Seeking a homeland : sojourn and ethnic identity in the ancestral narratives of Genesis

Kennedy, Elisabeth Robertson January 2010 (has links)
Sojourn is a Leitwort (leading word) in the ancestral narratives of Genesis, appearing 17 times in its various forms: verbal, √דונ gûr; and nominal, rGE gēr and rAgm' māgôr. Sojourn is an indicator of alienation and estrangement from land and community, yet it is repeatedly accentuated as an important descriptor of the patriarchs’ identity and experience. What accounts for this counter-intuitive emphasis? This thesis makes the case that the narrative development of sojourn in Genesis contributes to a strong communal identity for biblical Israel. Detailed exegetical analysis of the texts shows sojourn to strengthen biblical Israel’s ethnic identity in ways that are varied and at times paradoxical. Its very complexity, however, makes it particularly useful as a resource for group identity at times when straightforward categories of territorial and social affiliation fail. This study draws upon the sociological theory of Anthony D. Smith to structure its investigation of sojourn as a contributor to ethnic identity.
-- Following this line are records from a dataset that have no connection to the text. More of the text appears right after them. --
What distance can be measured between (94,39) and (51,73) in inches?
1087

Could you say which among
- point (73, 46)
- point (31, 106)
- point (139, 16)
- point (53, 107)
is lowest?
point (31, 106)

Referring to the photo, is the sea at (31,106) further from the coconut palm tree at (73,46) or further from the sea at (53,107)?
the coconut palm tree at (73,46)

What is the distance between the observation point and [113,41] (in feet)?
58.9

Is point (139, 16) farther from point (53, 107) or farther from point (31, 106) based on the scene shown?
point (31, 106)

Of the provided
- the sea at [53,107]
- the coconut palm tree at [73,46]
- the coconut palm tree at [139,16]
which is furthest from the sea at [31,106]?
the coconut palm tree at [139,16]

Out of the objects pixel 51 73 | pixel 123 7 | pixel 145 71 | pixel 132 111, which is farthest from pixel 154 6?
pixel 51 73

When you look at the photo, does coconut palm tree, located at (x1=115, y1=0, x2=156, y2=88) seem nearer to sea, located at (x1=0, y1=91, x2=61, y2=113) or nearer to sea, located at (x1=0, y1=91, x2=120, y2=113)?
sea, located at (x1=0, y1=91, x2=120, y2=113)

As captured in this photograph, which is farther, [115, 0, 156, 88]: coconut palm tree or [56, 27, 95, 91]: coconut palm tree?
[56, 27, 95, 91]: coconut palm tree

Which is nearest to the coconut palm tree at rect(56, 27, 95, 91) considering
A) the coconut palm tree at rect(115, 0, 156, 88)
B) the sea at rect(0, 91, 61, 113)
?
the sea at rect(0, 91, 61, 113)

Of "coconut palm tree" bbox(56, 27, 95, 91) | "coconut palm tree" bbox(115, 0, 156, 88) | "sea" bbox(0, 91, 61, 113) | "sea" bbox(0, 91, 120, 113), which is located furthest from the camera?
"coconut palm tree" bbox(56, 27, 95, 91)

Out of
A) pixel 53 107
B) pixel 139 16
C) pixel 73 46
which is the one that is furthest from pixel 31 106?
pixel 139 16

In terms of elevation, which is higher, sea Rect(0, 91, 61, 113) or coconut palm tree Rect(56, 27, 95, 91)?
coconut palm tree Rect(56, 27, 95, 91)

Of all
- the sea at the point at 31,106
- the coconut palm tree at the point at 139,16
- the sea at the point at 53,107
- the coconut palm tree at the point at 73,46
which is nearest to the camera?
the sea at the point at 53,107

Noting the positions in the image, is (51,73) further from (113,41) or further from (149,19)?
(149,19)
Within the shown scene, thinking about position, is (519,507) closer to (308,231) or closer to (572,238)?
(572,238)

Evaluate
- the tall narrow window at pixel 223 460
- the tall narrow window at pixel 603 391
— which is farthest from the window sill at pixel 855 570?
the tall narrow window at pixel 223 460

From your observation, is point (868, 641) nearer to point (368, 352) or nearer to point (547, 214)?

Smith’s understanding of ethnic myth emphasizes the central functions of an ethnoscape (a symbolically significant geography) and a myth of election (an account of chosenness) in constructing communal identity. Ethnic myth uses the history of a communal past, constructed around these dual elements, to create a vision with directive capacity for the future of the ethnie; that is, to shape the ethics of the community. Smith’s categories of ethnoscape, election, and ethics provide analytical tools that reveal a distinctive role for sojourn in strengthening Israel’s ethnic myth. The Genesis sojourn texts are divided into three groups according to literary form: itinerary notices, promise speeches, and narrative dialogues. The tri-part division corresponds with a focus upon each of Smith’s three categories above, respectively. Close readings of each text in its narrative context result in an overall portrait of sojourn as a significant contributor to the strength and durability of Israel’s ethnic identity.